Your goal -> Transcribe the entries that follow exactly as they appear, minus pictures.

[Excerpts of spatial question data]
____
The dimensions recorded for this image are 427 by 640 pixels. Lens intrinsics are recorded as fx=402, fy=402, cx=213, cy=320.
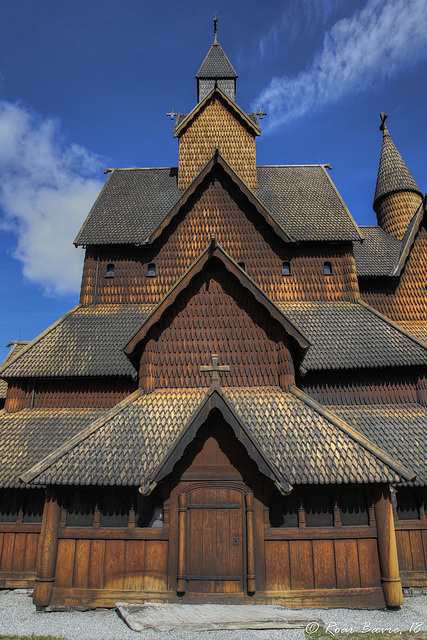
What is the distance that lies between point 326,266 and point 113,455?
1006cm

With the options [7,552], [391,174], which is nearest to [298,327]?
[7,552]

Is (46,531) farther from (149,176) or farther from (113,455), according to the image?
(149,176)

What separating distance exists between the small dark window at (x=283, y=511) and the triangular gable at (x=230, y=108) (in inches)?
589

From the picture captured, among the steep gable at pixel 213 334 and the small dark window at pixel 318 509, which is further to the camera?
the steep gable at pixel 213 334

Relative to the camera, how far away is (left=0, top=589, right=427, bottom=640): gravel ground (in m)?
6.55

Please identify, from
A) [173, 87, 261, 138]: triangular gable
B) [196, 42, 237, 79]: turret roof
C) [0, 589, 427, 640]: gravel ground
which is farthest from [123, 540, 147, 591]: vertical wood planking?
[196, 42, 237, 79]: turret roof

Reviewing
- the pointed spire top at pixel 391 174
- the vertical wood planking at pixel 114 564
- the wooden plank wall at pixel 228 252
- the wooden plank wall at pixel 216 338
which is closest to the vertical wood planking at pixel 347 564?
the wooden plank wall at pixel 216 338

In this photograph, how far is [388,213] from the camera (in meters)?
19.0

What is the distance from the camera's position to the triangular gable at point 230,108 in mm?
17422

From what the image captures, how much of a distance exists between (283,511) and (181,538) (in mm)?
2135

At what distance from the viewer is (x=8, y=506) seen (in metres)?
10.2

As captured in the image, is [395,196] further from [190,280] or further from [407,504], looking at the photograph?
[407,504]

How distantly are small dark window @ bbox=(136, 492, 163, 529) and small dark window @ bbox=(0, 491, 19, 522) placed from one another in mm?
3962

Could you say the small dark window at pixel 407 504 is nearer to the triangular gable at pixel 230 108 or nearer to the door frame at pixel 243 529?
the door frame at pixel 243 529
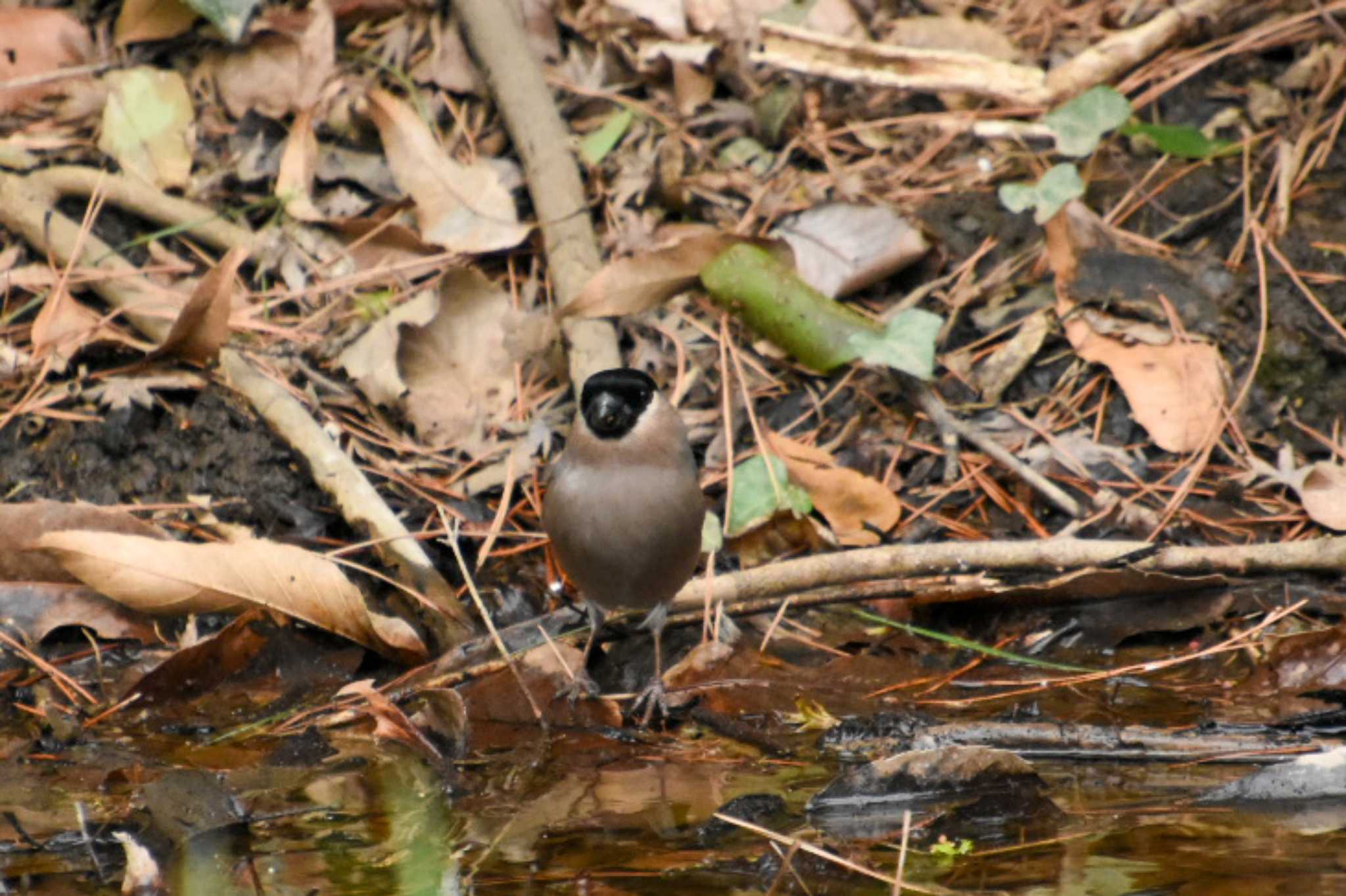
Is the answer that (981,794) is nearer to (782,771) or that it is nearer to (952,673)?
(782,771)

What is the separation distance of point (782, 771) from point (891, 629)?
99 cm

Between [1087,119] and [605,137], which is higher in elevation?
Result: [605,137]

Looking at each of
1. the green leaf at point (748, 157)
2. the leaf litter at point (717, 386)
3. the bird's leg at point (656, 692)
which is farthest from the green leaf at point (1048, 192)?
the bird's leg at point (656, 692)

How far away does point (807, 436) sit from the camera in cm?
525

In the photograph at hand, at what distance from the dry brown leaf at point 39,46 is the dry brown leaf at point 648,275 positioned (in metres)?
2.48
____
Exercise result ->
The dimensions recorded for this image are 427 by 640 pixels. Lens intrinsics are recorded as fx=402, fy=402, cx=213, cy=320.
What is the distance that lies between point 326,266 and point 113,455?
1006cm

With the options [7,552], [391,174], which is nearest to [298,327]?
[7,552]

Is (46,531) farther from (149,176) or farther from (113,455), according to the image?
(149,176)

What separating distance exists between the small dark window at (x=283, y=511) and the triangular gable at (x=230, y=108) (in inches)?
589

From the picture captured, among the steep gable at pixel 213 334 and the small dark window at pixel 318 509, which is further to the camera?
the steep gable at pixel 213 334

Relative to the camera, how far away is (left=0, top=589, right=427, bottom=640): gravel ground (in m)?
6.55

Please identify, from
A) [173, 87, 261, 138]: triangular gable
B) [196, 42, 237, 79]: turret roof
C) [0, 589, 427, 640]: gravel ground
which is farthest from [123, 540, 147, 591]: vertical wood planking?
[196, 42, 237, 79]: turret roof

Reviewing
- the pointed spire top at pixel 391 174
- the vertical wood planking at pixel 114 564
- the wooden plank wall at pixel 228 252
- the wooden plank wall at pixel 216 338
which is closest to the vertical wood planking at pixel 347 564?
the wooden plank wall at pixel 216 338

In this photograph, how far is [388,213] from the camera (in meters)?
19.0

What is the distance from the camera's position to the triangular gable at point 230,108 in mm?
17422

From what the image captures, how much of a distance exists between (283,511) and (181,538) (in mm)?
2135

At what distance from the viewer is (x=8, y=506) seen (in metres)?
10.2

As captured in the image, is [395,196] further from [190,280] or further from [407,504], looking at the photograph?
[407,504]

How distantly are small dark window @ bbox=(136, 492, 163, 529) and small dark window @ bbox=(0, 491, 19, 522) placed from one another in mm?
3962

Could you say the small dark window at pixel 407 504 is nearer to the triangular gable at pixel 230 108 or nearer to the door frame at pixel 243 529?
the door frame at pixel 243 529
Is the answer that (981,794) is nearer to (782,771) or that it is nearer to (952,673)?
(782,771)

What is the separation distance of point (782, 771) from point (891, 629)?
99 cm

Between [1087,119] and [605,137], which is higher in elevation?
Result: [605,137]

Looking at each of
1. the green leaf at point (748, 157)
2. the leaf litter at point (717, 386)
3. the bird's leg at point (656, 692)
which is farthest from the green leaf at point (1048, 192)?
the bird's leg at point (656, 692)

How far away does point (807, 436) sit from the camera in cm?
525

In the photograph at hand, at what distance from the dry brown leaf at point 39,46 is the dry brown leaf at point 648,275 positioned (in metres)?
2.48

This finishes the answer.